[Data listing]
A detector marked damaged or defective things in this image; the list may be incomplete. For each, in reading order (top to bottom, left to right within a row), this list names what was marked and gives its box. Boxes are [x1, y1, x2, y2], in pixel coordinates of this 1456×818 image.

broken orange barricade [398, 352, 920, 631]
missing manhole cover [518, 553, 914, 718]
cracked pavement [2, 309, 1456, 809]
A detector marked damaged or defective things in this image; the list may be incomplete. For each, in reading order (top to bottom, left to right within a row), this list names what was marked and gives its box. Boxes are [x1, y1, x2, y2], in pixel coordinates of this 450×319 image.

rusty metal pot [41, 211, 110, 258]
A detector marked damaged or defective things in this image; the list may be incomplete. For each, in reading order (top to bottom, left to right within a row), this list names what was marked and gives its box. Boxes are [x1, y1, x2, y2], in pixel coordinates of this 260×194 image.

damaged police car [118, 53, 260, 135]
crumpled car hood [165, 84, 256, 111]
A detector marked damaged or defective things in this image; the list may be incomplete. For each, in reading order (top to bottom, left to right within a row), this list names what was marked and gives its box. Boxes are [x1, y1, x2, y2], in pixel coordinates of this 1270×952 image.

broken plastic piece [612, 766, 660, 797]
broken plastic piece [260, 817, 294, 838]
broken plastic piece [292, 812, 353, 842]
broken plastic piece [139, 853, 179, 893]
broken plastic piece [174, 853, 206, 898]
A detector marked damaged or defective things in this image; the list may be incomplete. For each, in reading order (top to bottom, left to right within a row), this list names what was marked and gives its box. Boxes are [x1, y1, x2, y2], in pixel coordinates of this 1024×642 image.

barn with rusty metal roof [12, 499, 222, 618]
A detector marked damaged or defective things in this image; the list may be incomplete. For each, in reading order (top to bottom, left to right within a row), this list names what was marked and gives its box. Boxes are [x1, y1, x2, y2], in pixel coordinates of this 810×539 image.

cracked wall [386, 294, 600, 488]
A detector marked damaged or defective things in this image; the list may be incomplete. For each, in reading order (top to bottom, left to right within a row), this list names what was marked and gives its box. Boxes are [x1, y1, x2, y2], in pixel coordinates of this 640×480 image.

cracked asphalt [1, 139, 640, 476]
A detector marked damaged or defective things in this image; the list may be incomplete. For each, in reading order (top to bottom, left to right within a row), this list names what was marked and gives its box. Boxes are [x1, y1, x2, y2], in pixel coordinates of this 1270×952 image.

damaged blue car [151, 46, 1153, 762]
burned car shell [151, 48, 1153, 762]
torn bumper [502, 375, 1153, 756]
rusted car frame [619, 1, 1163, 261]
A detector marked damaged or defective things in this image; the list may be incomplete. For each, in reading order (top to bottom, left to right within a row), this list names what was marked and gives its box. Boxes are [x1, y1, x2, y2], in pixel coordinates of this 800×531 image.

[Task] Copy out each entry once more, character for character.

[Output for this exercise]
A detector marked damaged or defective things in this image; the list may be incomplete. For each, in reading order (top to bottom, left to right within a row), this list names what was marked and gives its box. Boxes are [x1, y1, x2, y2], in pixel coordinates of this 1456×818 image.

broken orange barricade [398, 352, 920, 631]
missing manhole cover [518, 553, 914, 718]
cracked pavement [2, 309, 1456, 809]
A detector marked damaged or defective things in this image; the list may be incomplete. For each, in reading order (top to bottom, left to right within a row), this list names what was marked and gives its box. Boxes are [x1, y1, x2, y2], in pixel coordinates of this 450×319 image.

rusty metal pot [41, 211, 110, 258]
A detector marked damaged or defective things in this image; the list may be incomplete. For each, in reading order (top to bottom, left to right within a row), this list names what was marked and gives its box. Boxes are [x1, y1, x2, y2], in pixel coordinates of this 260×194 image.

damaged police car [118, 53, 260, 135]
crumpled car hood [165, 84, 256, 111]
A detector marked damaged or defective things in this image; the list may be incomplete. For each, in reading order (top to bottom, left to right within a row), this list names what was marked and gives its box. Boxes are [x1, y1, x2, y2], in pixel coordinates of this 1270×952 image.

broken plastic piece [612, 766, 660, 797]
broken plastic piece [260, 817, 294, 838]
broken plastic piece [292, 812, 353, 842]
broken plastic piece [139, 853, 179, 893]
broken plastic piece [174, 853, 206, 898]
A detector marked damaged or defective things in this image; the list may be incomplete. For each, in reading order (top to bottom, left to right within a row), this list names what was marked and gives its box. Boxes are [x1, y1, x2, y2], in pixel coordinates of this 1024×642 image.

barn with rusty metal roof [12, 499, 222, 618]
A detector marked damaged or defective things in this image; the list may be incomplete. For each, in reading order (top to bottom, left to right within a row), this list names what was marked and gives its box. Boxes are [x1, y1, x2, y2], in pixel coordinates of this 810×539 image.

cracked wall [386, 294, 600, 488]
A detector marked damaged or defective things in this image; the list may be incomplete. For each, in reading order (top to bottom, left to right within a row), this list names what was marked and gives its box. Boxes are [x1, y1, x2, y2], in pixel coordinates of this 640×480 image.

cracked asphalt [1, 139, 640, 476]
A detector marked damaged or defective things in this image; the list may be incomplete. For each, in reading order (top to bottom, left to right within a row), this list names what was marked and gives its box. Boxes are [x1, y1, x2, y2], in pixel coordinates of this 1270×952 image.

damaged blue car [151, 46, 1153, 762]
burned car shell [151, 48, 1153, 762]
torn bumper [502, 375, 1153, 756]
rusted car frame [619, 1, 1163, 261]
A detector marked damaged or defective things in this image; the list may be incomplete. For each, in reading order (top to bottom, left to right within a row), this list names what was marked and gives its box. Boxes are [x1, y1, x2, y2], in pixel coordinates of this 800×531 image.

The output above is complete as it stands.